The film highlights the divide between an easy-going American suburban lifestyle versus the turbulent and often violent crush of New York City. Columbus and Simkins were able to convey the political and social duality of the country through a bunch of children – who are constantly in both the right and wrong places – while still having a cutting sense of humour about it; not an easy feat, but one that could only have been accomplished in this golden decade of film.

As Chris and the kids encounter gang wars, extreme poverty, violence and cruelty, they also encounter love, generosity and compassion. With a soundtrack bluesy enough to have you reaching for the whiskey but upbeat enough to have you dancing with your dog, this film of contrasts is a mile-a-minute laughathon.

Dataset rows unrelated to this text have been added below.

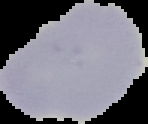
Summary:
  - Image size: 148×124 pixels
  - Result: no Plasmodium parasites detected
  - Image type: segmented cell region on a black background
  - Preparation: thin blood film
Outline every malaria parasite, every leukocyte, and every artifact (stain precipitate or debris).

Combining a deep and mature understanding of what life may have felt like for a young American woman on the verge of adulthood, with the innocence and bravado of children, Adventures In Babysitting is both thought-provoking and down-right hysterical.

Watch out for Mrs. Anderson’s ridiculously cliche 80’s dress that makes her look like a walking Werthers Original , the hot dog vendor that doesn’t want to slip Brenda a wiener and (my personal favourite) Sarah’s encounter with the bathroom line Viking.